<レスリング:明治杯全日本選抜選手権>◇17日◇第3日◇東京体育館◇女子フリースタイル57キロ級
21年東京大会でオリンピック(五輪)2連覇の金城(旧姓川井)梨紗子(28=サントリービバレッジソリューション)が、準決勝で完敗した。3連覇が懸かる24年パリ五輪出場の可能性が自力では消滅した。
初戦の準々決勝は田村生吹(23=自衛隊)を破ったが、準決勝で現役世界女王の桜井つぐみ(21=育英大)に1-11で完敗。第2ピリオド(P)序盤までは1-1と接戦だったものの、バックを取られて1-5とされた後はローリングに抵抗できず、テクニカルフォールまで連続失点した。
東京五輪の直後、元選手の金城希龍さんと結婚。昨年5月に第1子の女児を出産した。伊調馨の4連覇、吉田沙保里の3連覇に次ぐ快挙とともに、五輪では日本初となる「ママでも金」を目指していた。

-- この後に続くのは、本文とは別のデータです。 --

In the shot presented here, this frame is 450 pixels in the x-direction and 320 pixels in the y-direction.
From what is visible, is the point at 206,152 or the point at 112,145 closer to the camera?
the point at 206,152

昨年10月の全日本女子オープンに非五輪階級の59キロ級で出場し、実戦復帰V。同12月の天皇杯全日本選手権も、同じ階級で5年ぶりの日本一に返り咲いた。この明治杯から五輪階級の57キロ級に戻し、優勝して7月の世界選手権(9月、セルビア)代表決定プレーオフに持ち込み、世界の表彰台に立って、パリ切符をつかむ-。その算段だったが、産休中に台頭した昨年世界一の桜井に世代交代を許した形となった。
前日16日には、妹の友香子(25=サントリービバレッジソリューション)も決勝で敗戦。東京五輪で「姉妹で金」を果たした62キロ級から68キロ級に上げたが、こちらもパリ切符獲得が非常に厳しくなっていた。
57キロ級の決勝は昨年の全日本女王、南條早映(東新住建)と桜井が対戦する。南條が勝てば世界選手権代表に内定。21年の銅以来となるメダルを獲得すれば、パリ五輪代表に決まる。桜井が勝てばプレーオフへ。世界代表になった場合は2連覇とパリ出場権の確保を目指す。
2人のどちらかが世界選手権の表彰台に立った時点で、金城の五輪3連覇が断たれることになる。